Groupe Premier Soin was founded in 2003 by its current chief executive officer as a staffing services company focussing on
providing independent labour force to the Quebec healthcare sector, initially providing services
directly to hospitals and institutions. Groupe Premier Soin has developed a specialized healthcare services platform that
provides an effective and comprehensive range of staffing and outsourced services solutions for healthcare needs to governments,
corporations, and individuals. Services are provided through GPS' proprietary PSweb™ platform developed with the objective to
optimize and streamline the business to customer relationship and product offering through the use of business process automation
and business intelligence applications. The company covers multiple segments including emergency rooms and operating rooms and
currently has over 1,500 active professionals and 480 customer organizations. GPS's business model is scalable and fully
adaptable to other geographies and healthcare systems and it's CRM platform and protocols are portable to other business
verticals. Over the years Groupe Premier Soin has continuously invested in professionals, management tools and technology to
ensure best of breed services. Groupe Premier Soin has been placing healthcare professionals with more than 480 organizations
throughout the province of Quebec since it's creation in 2003 and consistently ranks in the top
3 healthcare independent labour force providers in the province. For the fiscal year ended September 30,
2018 Groupe Premier Soin had revenues of $8,310,762 for a net income of $268,036 (on an unaudited basis).

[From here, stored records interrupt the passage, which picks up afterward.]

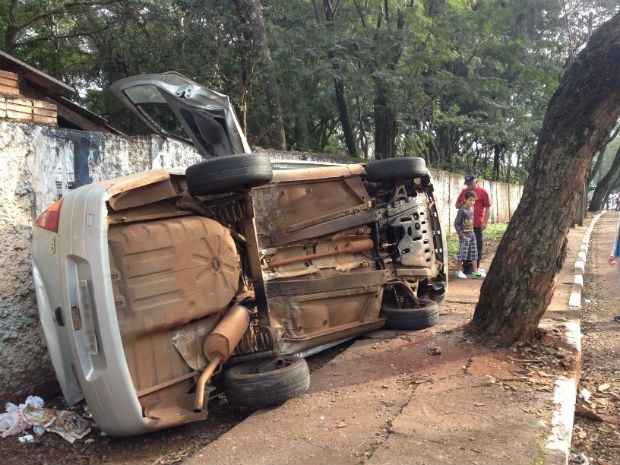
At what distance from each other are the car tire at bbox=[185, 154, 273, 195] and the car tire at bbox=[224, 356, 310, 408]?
120 centimetres

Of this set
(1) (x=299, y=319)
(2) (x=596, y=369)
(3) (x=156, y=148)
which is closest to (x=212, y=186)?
(1) (x=299, y=319)

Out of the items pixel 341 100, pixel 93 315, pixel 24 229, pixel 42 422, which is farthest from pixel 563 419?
pixel 341 100

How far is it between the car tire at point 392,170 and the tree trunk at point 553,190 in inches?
39.1

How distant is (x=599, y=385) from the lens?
12.9 feet

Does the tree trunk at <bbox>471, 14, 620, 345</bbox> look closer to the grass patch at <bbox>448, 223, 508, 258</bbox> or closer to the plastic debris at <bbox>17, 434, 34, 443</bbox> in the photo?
the plastic debris at <bbox>17, 434, 34, 443</bbox>

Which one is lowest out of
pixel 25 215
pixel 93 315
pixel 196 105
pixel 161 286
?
pixel 93 315

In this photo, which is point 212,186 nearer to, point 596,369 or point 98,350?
point 98,350

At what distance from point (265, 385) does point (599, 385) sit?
2.73 metres

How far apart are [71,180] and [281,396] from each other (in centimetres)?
252

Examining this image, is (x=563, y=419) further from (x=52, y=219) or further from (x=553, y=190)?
(x=52, y=219)

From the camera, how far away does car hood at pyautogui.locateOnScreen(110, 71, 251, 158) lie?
4.09 metres

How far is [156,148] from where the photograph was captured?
5.07 m

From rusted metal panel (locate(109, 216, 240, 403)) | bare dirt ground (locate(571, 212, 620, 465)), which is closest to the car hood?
rusted metal panel (locate(109, 216, 240, 403))

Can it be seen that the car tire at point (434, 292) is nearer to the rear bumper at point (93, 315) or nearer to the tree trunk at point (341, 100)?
the rear bumper at point (93, 315)
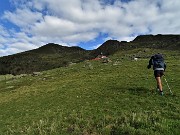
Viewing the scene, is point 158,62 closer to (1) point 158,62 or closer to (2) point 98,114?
(1) point 158,62

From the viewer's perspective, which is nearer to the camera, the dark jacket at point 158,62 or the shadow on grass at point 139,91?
the dark jacket at point 158,62

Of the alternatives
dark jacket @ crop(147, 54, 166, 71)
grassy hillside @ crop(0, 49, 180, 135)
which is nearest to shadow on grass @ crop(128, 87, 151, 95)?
grassy hillside @ crop(0, 49, 180, 135)

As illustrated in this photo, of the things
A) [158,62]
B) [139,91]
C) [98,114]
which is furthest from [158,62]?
[98,114]

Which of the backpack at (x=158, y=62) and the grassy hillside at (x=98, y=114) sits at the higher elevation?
the backpack at (x=158, y=62)

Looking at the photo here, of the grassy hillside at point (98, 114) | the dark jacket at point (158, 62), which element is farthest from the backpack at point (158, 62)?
the grassy hillside at point (98, 114)

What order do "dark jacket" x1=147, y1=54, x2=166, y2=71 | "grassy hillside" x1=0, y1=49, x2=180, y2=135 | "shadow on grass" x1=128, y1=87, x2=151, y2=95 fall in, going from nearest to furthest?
"grassy hillside" x1=0, y1=49, x2=180, y2=135, "dark jacket" x1=147, y1=54, x2=166, y2=71, "shadow on grass" x1=128, y1=87, x2=151, y2=95

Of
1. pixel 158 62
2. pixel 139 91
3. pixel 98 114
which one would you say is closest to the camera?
pixel 98 114

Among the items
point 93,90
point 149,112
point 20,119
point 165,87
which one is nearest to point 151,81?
point 165,87

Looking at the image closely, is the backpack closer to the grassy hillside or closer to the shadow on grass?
the grassy hillside

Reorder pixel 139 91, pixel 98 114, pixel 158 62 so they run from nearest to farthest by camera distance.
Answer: pixel 98 114 → pixel 158 62 → pixel 139 91

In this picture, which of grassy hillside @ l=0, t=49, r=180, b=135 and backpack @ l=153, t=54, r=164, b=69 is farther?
backpack @ l=153, t=54, r=164, b=69

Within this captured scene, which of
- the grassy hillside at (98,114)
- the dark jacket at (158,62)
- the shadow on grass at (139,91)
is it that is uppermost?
the dark jacket at (158,62)

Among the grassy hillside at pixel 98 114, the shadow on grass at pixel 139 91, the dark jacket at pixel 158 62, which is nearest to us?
the grassy hillside at pixel 98 114

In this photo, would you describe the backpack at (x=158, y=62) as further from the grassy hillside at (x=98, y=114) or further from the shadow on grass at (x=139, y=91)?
the shadow on grass at (x=139, y=91)
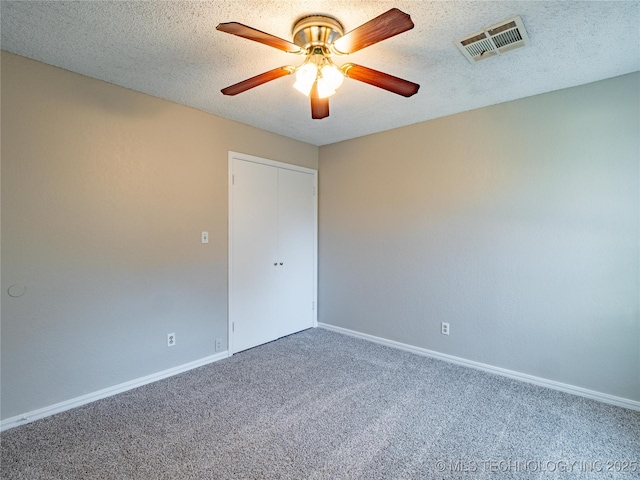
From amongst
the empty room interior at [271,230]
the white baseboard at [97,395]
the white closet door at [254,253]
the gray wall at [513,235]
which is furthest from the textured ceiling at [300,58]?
the white baseboard at [97,395]

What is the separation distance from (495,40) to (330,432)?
8.55ft

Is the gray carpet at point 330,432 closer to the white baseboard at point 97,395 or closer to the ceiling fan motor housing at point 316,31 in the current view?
the white baseboard at point 97,395

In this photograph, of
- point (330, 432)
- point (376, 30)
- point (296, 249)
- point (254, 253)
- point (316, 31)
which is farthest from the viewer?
point (296, 249)

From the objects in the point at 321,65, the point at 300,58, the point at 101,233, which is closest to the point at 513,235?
the point at 321,65

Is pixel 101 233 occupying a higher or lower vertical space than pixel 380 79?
lower

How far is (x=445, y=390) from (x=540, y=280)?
1.20 metres

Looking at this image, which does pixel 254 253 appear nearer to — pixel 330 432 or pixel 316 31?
pixel 330 432

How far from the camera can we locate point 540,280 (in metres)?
2.64

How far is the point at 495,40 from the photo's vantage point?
6.17ft

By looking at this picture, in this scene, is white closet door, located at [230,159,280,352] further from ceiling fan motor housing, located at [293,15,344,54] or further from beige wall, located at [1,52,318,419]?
ceiling fan motor housing, located at [293,15,344,54]

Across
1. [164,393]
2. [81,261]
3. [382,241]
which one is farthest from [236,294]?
[382,241]

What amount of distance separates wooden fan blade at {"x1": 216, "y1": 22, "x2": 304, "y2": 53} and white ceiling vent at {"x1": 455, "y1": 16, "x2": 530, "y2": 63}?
1052mm

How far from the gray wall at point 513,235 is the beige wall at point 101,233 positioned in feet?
5.69

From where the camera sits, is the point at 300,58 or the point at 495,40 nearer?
the point at 495,40
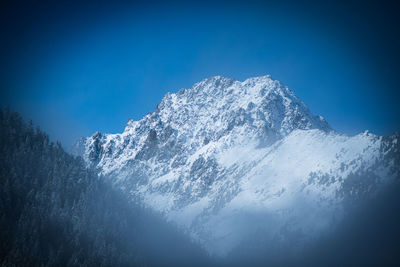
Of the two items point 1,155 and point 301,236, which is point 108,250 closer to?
point 1,155

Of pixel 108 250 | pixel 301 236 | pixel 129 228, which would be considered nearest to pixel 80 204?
pixel 108 250

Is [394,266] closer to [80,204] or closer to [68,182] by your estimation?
[80,204]

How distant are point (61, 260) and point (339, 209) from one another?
15920cm

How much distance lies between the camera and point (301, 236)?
18850cm

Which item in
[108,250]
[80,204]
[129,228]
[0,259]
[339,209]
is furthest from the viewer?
[339,209]

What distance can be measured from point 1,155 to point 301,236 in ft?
550

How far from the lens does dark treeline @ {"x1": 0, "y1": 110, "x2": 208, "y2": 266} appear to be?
99.1 metres

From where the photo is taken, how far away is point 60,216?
113 m

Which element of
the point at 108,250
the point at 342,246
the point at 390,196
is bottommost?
the point at 108,250

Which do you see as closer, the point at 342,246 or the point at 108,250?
the point at 108,250

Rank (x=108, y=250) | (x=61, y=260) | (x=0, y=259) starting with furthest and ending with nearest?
(x=108, y=250) < (x=61, y=260) < (x=0, y=259)

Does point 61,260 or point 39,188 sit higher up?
point 39,188

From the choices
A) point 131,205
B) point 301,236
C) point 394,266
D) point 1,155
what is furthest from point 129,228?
point 394,266

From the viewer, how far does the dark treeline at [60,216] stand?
325 feet
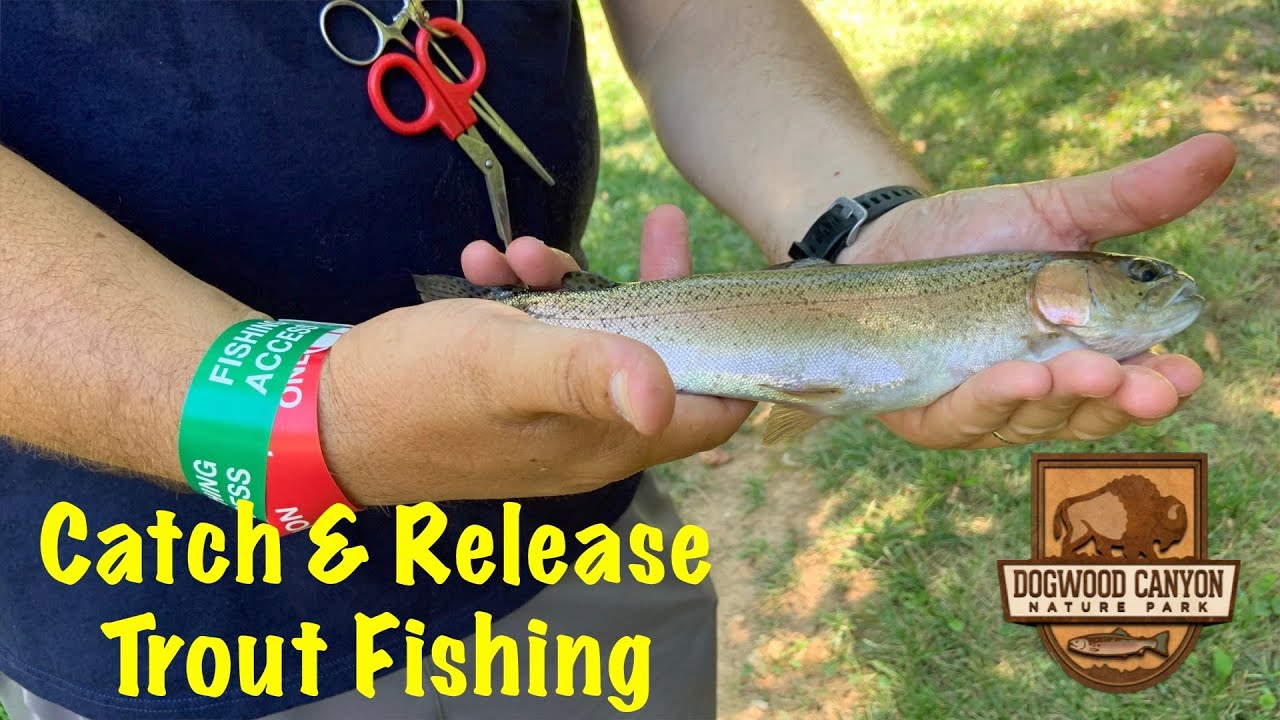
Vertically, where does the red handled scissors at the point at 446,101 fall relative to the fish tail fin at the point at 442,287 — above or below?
above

This acquisition, along with the Private Placement (as defined below), would constitute the Corporation's qualifying
transaction (the "Qualifying Transaction") under Policy 2.4 of the TSX Venture Exchange (the "Exchange"). The
Qualifying Transaction would not constitute a Non-Arm's Length Qualifying Transaction under the Exchange's policies and, as such,
it will not be subject to approval by the Corporation's shareholders. There are no Non-Arm's Length Parties to the CPC that are
otherwise Insiders of any target company. There are no relationships between or among the Non-Arm's Length Parties to the CPC and
the Non-Arm's Length Parties to the Qualifying Transaction. Upon completion of the Qualifying Transaction, Mr. Joseph Cianci (current CFO of the Corporation), Mr. Jean-Robert Pronovost
(current CEO of the Corporation) and Mr. Martin Legault (current CEO of the Target) will be
considered Insiders of the Resulting Issuer.
The Proposed Qualifying Transaction
Under the Agreement, Physinorth will acquire Groupe Premier Soin by issuing to its shareholders a total of 32,000,000
common shares of the Corporation (the "Acquisition Price").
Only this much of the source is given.